ちなみに素材は一部の錬金術師たちが喜ぶだけで、商品としてむしろ色物扱いらしい。
まあ、それだけで何かに使えるわけじゃないので当たり前だろう。
人気なものはこの国では買えない、名のある錬金術師が作ったものだそうだ。
聞けば扇風機に似ているものや、熱魔法を利用したドライヤーのようなもの。
俺が作ったエアコンもどきもがあればいい金額になったかもしれないな。
「どうぞ。
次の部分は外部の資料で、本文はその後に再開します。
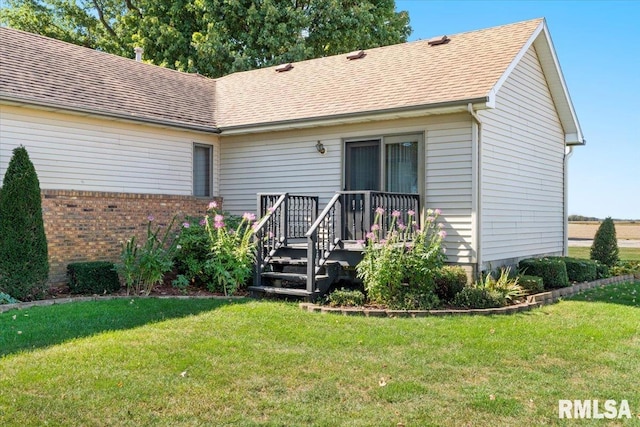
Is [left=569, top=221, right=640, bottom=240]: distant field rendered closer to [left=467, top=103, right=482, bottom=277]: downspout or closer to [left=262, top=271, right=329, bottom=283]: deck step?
[left=467, top=103, right=482, bottom=277]: downspout

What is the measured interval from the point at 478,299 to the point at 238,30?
16.4 metres

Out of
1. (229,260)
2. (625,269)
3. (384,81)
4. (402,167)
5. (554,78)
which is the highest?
(554,78)

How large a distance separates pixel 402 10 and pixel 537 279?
19.6m

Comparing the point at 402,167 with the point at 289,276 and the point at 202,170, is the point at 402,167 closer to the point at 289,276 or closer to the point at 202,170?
the point at 289,276

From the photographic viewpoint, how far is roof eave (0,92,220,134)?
9.44 m

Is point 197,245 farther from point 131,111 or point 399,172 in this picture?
point 399,172

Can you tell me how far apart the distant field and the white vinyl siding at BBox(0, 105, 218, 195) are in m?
26.1

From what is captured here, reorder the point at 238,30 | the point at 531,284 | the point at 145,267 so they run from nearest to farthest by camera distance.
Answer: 1. the point at 145,267
2. the point at 531,284
3. the point at 238,30

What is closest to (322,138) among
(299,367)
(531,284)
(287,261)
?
(287,261)

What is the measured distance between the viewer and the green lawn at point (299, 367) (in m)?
4.37

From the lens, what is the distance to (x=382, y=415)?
4348 mm

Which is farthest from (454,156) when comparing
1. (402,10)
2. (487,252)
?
(402,10)

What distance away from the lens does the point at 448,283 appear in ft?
29.8

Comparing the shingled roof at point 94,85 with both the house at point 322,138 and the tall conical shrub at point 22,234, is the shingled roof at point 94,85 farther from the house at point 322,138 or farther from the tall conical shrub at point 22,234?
the tall conical shrub at point 22,234
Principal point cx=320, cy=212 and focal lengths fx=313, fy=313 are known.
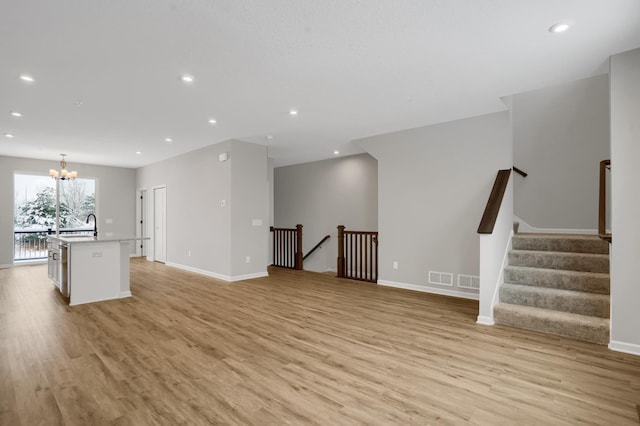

到着しました」
執事さんにドアを開けてもらって馬車を降りる。
リーリとラーラは別の馬車なので、俺とレナセールだけしか乗っていなかった。
馬車を降りると夜風が気持ちよかった。
レナセールの手を引く。
靴までそろえてくれたので、いつもは履かないヒールを彼女は履いている。
これはいただけるそうだ。
申し訳半分、嬉しい半分。
「凄いですねえベルク様」
「ああ、想像以上だな」
眼前にはとてつもなくデカイ建物がそびえていた。ビルと違って縦長ではないが、横長で窓がたくさんついている。
王都ではあまり中心部にはこういったものはない。
入口へ目を向けると、高貴そうな貴族が堂々と入っていく。
これは、二人だと完全に浮いていたかもしれないな。
「さて、みなさん行きましょうか。リーリ、目上の人の挨拶はよろしくね」
「あら、ゼニスにお任せしましょう。ラーラ」
「それは無茶です」
相変わらず大変そうなゼニスさん。
そのときレナセールは静かに俺の腕を掴んだ。
貴族のことを見様見真似で確認しながらで、とても愛らしい。
身長は少し足りないが、それでも背筋がぴんと伸びている。
「ベルク様、こちらを」
するとゼニスさんが白ハンカチを手渡してくれた。
そうか。ポケットに入れるやつか。
紳士のたしなみとして、だな。
だがよくみると俺の唇を見つめていた。
疑問を抱いたあと、はっと気づく。
少し恥ずかしくなりながらフキフキすると、赤い口紅がついていた。
ゼニスさん、ご迷惑をおかけして申し訳ありません。